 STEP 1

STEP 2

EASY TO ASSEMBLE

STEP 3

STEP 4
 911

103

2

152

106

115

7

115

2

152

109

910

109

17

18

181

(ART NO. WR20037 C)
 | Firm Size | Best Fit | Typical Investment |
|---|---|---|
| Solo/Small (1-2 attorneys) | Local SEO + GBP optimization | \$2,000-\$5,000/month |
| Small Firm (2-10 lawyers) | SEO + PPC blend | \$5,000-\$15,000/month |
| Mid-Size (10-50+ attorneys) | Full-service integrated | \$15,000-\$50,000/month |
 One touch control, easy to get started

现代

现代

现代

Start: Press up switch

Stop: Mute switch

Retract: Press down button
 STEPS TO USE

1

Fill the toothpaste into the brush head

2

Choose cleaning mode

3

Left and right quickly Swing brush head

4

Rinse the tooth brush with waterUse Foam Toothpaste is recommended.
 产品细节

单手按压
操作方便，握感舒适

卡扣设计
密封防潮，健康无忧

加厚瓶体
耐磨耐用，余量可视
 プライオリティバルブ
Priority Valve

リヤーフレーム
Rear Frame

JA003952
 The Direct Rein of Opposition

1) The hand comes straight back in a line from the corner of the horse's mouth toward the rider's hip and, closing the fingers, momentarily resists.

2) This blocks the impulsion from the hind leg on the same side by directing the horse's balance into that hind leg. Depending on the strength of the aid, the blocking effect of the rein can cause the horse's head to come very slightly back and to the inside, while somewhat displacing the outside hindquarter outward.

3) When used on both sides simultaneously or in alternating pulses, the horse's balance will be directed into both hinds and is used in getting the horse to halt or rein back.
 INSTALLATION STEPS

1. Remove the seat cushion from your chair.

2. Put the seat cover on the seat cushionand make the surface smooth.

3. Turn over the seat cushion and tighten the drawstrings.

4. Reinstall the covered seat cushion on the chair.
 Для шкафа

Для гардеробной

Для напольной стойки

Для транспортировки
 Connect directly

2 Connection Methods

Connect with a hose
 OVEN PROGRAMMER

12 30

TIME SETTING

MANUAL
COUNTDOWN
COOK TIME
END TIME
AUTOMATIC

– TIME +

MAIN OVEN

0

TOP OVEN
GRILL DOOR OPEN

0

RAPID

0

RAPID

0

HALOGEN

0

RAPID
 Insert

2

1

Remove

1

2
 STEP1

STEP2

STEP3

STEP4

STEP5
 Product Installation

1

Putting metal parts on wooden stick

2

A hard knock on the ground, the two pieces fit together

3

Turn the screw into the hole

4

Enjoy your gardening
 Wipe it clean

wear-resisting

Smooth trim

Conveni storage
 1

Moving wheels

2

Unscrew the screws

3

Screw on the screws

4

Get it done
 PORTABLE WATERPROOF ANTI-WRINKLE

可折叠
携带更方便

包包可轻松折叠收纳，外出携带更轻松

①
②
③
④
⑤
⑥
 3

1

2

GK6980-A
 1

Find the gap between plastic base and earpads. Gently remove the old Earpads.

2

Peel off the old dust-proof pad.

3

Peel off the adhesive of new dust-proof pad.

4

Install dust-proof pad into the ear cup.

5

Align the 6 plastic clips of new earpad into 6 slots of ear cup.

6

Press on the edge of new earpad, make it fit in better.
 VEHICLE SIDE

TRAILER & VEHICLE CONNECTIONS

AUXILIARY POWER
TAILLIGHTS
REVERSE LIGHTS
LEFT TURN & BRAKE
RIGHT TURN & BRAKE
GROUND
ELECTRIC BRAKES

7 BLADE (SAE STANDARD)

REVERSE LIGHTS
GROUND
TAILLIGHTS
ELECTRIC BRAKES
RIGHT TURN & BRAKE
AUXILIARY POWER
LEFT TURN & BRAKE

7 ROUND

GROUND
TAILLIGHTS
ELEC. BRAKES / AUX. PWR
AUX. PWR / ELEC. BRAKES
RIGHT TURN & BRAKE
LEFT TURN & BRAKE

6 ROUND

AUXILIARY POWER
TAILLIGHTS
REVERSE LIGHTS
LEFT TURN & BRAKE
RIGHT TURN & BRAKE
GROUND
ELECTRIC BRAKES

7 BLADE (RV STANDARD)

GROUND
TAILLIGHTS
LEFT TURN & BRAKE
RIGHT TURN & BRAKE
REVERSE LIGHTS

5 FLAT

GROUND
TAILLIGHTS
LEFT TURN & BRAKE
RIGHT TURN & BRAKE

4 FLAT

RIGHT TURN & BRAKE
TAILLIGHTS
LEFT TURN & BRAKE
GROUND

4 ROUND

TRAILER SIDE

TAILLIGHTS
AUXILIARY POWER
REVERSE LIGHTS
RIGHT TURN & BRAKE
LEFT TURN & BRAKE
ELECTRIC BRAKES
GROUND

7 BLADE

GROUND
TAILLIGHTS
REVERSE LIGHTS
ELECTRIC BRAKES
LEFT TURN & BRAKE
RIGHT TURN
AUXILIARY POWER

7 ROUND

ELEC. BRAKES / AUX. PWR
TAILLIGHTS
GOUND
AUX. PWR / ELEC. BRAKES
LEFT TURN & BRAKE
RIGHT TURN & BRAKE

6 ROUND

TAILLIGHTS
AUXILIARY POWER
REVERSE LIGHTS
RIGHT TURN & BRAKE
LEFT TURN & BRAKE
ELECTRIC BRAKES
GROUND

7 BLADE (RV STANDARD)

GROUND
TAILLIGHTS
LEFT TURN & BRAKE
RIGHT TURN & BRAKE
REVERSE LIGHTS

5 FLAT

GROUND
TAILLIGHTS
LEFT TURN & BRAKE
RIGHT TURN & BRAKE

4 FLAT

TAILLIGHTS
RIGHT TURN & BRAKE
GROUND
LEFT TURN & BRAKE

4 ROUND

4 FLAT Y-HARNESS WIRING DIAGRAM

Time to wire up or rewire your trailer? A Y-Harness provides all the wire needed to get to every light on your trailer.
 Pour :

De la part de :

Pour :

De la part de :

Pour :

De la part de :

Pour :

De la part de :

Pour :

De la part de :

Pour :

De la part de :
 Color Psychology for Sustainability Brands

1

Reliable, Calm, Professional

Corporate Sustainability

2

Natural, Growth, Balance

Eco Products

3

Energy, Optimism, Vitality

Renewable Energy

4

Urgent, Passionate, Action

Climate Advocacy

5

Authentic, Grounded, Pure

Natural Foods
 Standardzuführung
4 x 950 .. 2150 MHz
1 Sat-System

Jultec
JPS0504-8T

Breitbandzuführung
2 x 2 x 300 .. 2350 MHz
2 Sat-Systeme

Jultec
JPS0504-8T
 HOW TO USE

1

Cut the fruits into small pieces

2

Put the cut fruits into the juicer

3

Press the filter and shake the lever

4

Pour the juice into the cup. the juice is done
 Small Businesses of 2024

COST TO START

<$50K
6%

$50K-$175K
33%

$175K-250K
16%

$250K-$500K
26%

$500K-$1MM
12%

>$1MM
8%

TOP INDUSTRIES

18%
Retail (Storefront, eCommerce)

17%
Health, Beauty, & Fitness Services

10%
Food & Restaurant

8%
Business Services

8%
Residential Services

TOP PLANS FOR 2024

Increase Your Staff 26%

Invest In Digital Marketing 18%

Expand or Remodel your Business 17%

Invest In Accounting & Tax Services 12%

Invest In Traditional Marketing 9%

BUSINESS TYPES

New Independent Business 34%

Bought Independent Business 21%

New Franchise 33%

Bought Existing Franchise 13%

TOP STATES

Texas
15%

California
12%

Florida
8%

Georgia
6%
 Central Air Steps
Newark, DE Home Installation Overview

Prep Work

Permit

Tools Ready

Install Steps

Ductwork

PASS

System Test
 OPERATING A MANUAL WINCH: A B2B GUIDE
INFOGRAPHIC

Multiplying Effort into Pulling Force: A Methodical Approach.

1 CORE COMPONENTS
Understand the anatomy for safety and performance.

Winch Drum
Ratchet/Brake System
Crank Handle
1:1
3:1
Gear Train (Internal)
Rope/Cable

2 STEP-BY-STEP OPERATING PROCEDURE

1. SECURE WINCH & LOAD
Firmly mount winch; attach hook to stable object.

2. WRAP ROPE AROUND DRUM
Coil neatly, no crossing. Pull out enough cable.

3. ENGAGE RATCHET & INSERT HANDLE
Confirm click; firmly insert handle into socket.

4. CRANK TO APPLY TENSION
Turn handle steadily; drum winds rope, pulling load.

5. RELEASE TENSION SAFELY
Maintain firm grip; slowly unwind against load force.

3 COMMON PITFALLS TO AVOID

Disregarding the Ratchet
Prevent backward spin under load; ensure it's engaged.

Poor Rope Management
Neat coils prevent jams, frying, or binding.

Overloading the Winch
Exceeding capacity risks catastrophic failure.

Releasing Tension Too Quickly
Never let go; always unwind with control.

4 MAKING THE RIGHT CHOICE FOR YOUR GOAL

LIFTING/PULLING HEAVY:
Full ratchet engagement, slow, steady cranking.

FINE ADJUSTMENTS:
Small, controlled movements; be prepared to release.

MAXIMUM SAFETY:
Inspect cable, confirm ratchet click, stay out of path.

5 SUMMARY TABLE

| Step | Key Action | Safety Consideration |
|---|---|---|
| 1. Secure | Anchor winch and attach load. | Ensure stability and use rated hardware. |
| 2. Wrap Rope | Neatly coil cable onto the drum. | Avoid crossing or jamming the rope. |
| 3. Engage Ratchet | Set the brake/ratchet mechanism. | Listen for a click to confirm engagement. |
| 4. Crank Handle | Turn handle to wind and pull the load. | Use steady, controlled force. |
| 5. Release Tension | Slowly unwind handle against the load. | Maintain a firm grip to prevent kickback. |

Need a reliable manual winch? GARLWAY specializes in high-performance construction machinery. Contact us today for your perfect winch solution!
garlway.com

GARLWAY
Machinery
******************************
# WHAT TO DO
Here the job is to output the lines from the start of the material through the line with "optimization | \$2,000-\$5,000/month |", inclusive, exactly and with nothing else.

# RESPONSE AREA
 STEP 1

STEP 2

EASY TO ASSEMBLE

STEP 3

STEP 4
 911

103

2

152

106

115

7

115

2

152

109

910

109

17

18

181

(ART NO. WR20037 C)
 | Firm Size | Best Fit | Typical Investment |
|---|---|---|
| Solo/Small (1-2 attorneys) | Local SEO + GBP optimization | \$2,000-\$5,000/month |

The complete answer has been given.